The US government is gearing up for an AI antitrust fight

The US government is gearing up for an AI antitrust fight

The US Federal Trade Commission and the Department of Justice’s antitrust division say they’ll scrutinize the new field of artificial intelligence-powered tools for signs of anti-competitive behavior. FTC Chair Lina Khan and Justice Department antitrust head Jonathan Kanter made remarks about the issue at the agencies’ joint Enforcers Summit, raising the fear of large companies leveraging AI’s economies of scale to crush competition.

“As you have machine learning that depends on huge amounts of data and also depends on huge amounts of storage, we need to be very vigilant to make sure that this is not just another site for the big companies becoming bigger and really squelching rivals,” Khan said at the summit, according to The Wall Street Journal. She warned that major companies may “start to panic” at an upset in the tech order — “sometimes having to resort to anticompetitive tactics to protect their moats and protect their dominance.”

Kanter added that the current model of AI is “inherently dependent on scale,” raising risks of monopolization by big companies. “Markets that are inherently dependent on scale often present a greater risk of having deep moats and barriers to entry. It’s really important that we understand that.”

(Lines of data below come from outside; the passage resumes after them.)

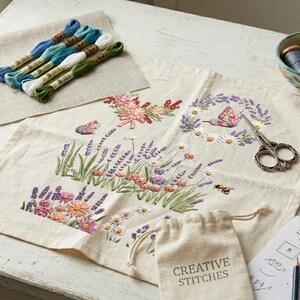 K&ouml;nnte beinhalten: Eine Bastelszene mit Stickzubeh&ouml;r. Ein floral gesticktes Design auf Leinen ist umgeben von Stickgarn, einer kleinen Schale mit Faden, einem Nadelkissen, einer Schere und einem kleinen Beutel mit dem Text "CREATIVE STITCHES".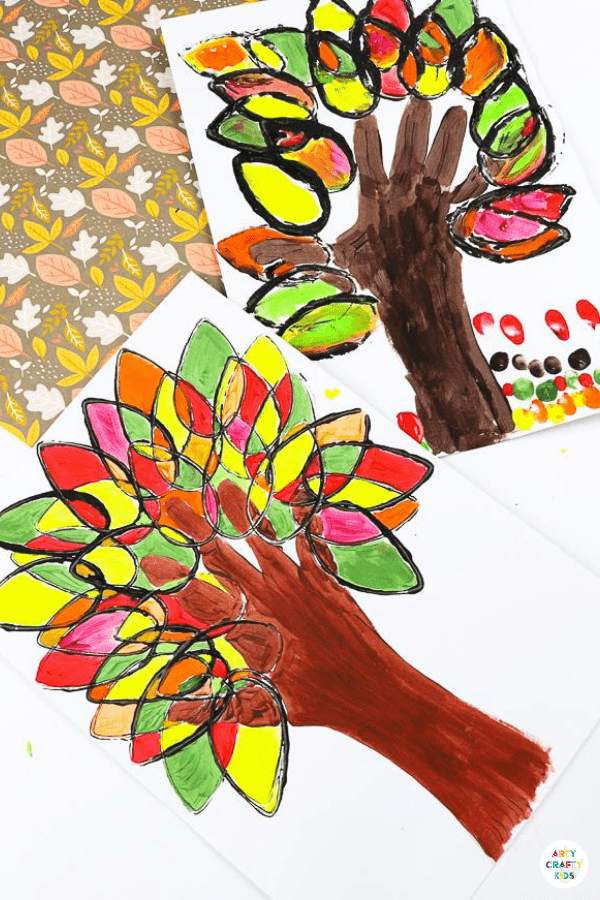 Paper Roll Printed Fall Handprint Tree - A fun and easy Autumn art project for kids that explores color and shape while adding the personal touch of a handprint.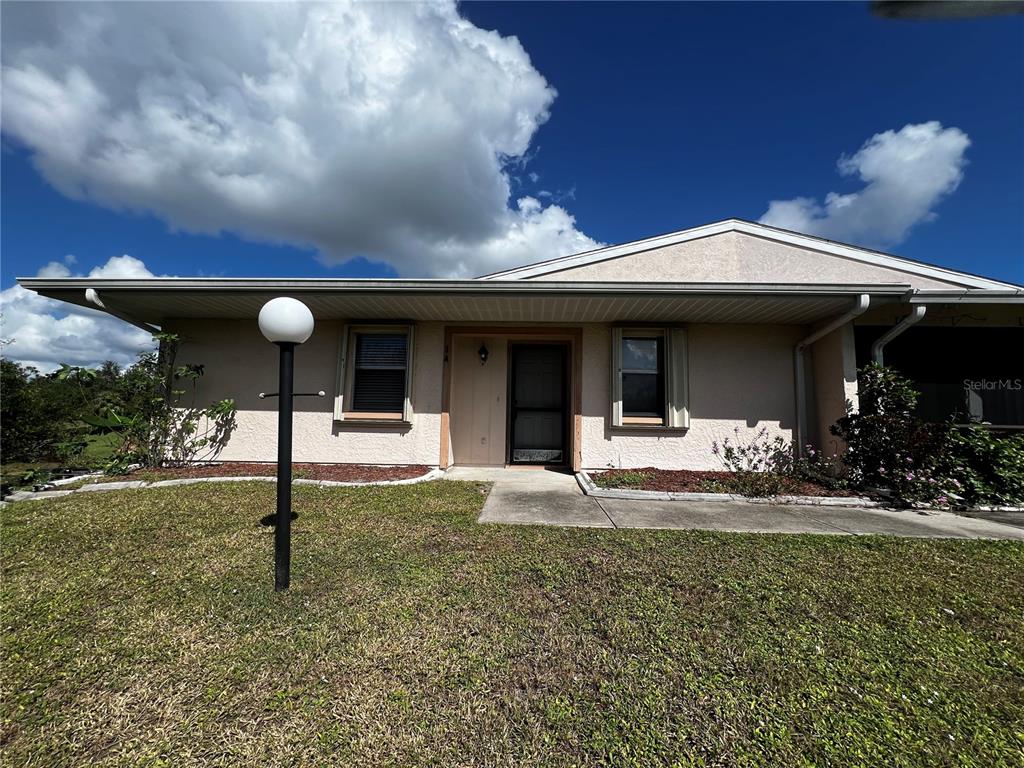 a front view of house with yard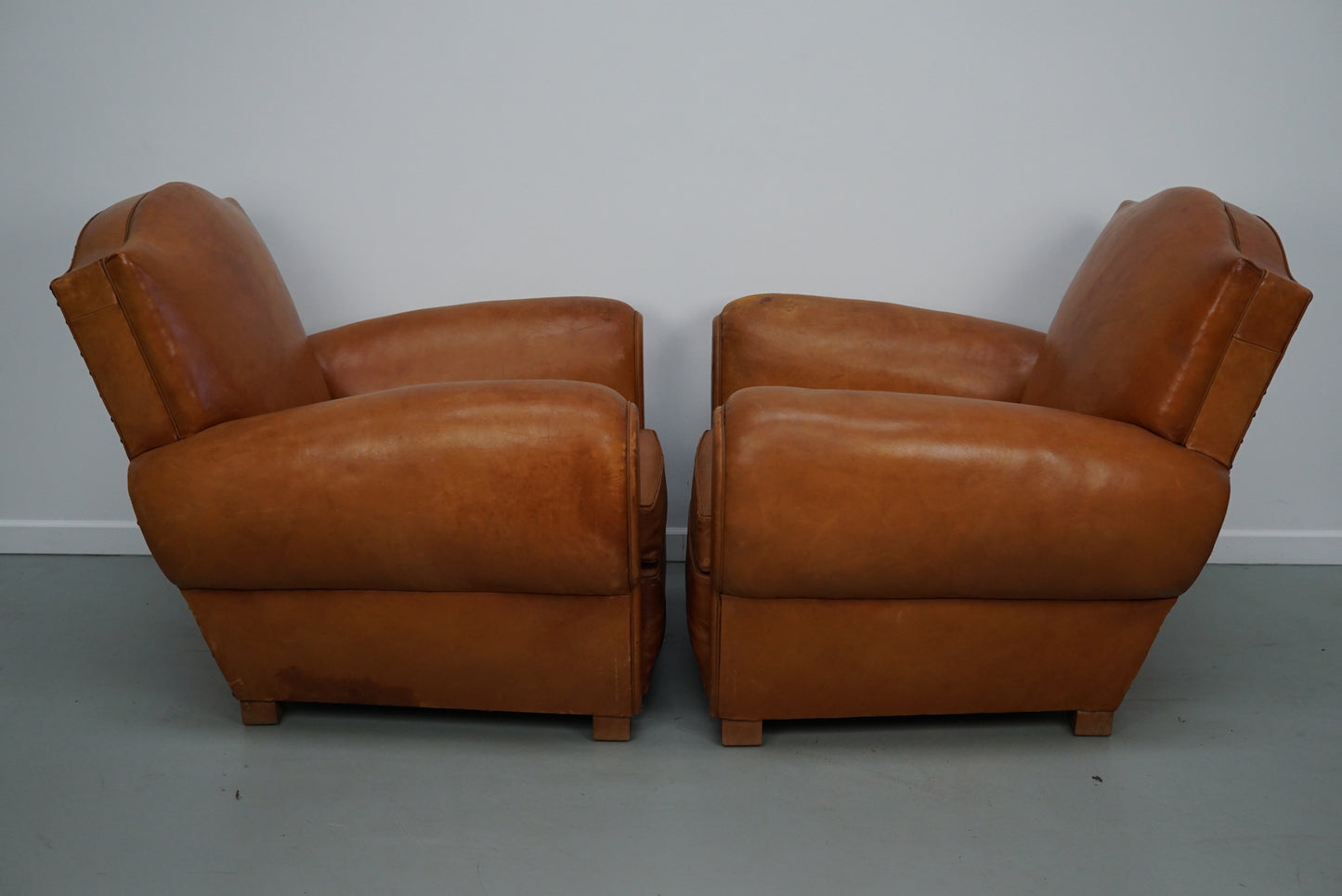 Pair of French Cognac Moustache Back Leather Club Chairs, 1950s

Generative AI — a genre of tools that can produce text and images based on user prompts — is currently dominated by a mix of giants like Google and Microsoft, highly pedigreed newer players like the formerly Elon Musk-backed OpenAI, and smaller startups like Midjourney and Stable Diffusion creator Stability AI. But running the models is expensive and requires huge amounts of data collection, and as investors start expecting it to turn a profit, it may amp up pressure across the board. Likewise, as companies try to make the models less prone to unwanted output, they could require more human refinement and scrutiny of their vast datasets.

The FTC, in particular, has tried to push its authority into emerging tech industries that aren’t yet semipermanently dominated by incumbents. It recently tried and failed to block Quest VR headset maker Meta’s purchase of Within, a VR fitness app maker that Khan said could push Meta into competing more on software. For now, however, we’re expecting cases in more traditional fields soon — including a potentially massive suit against Amazon.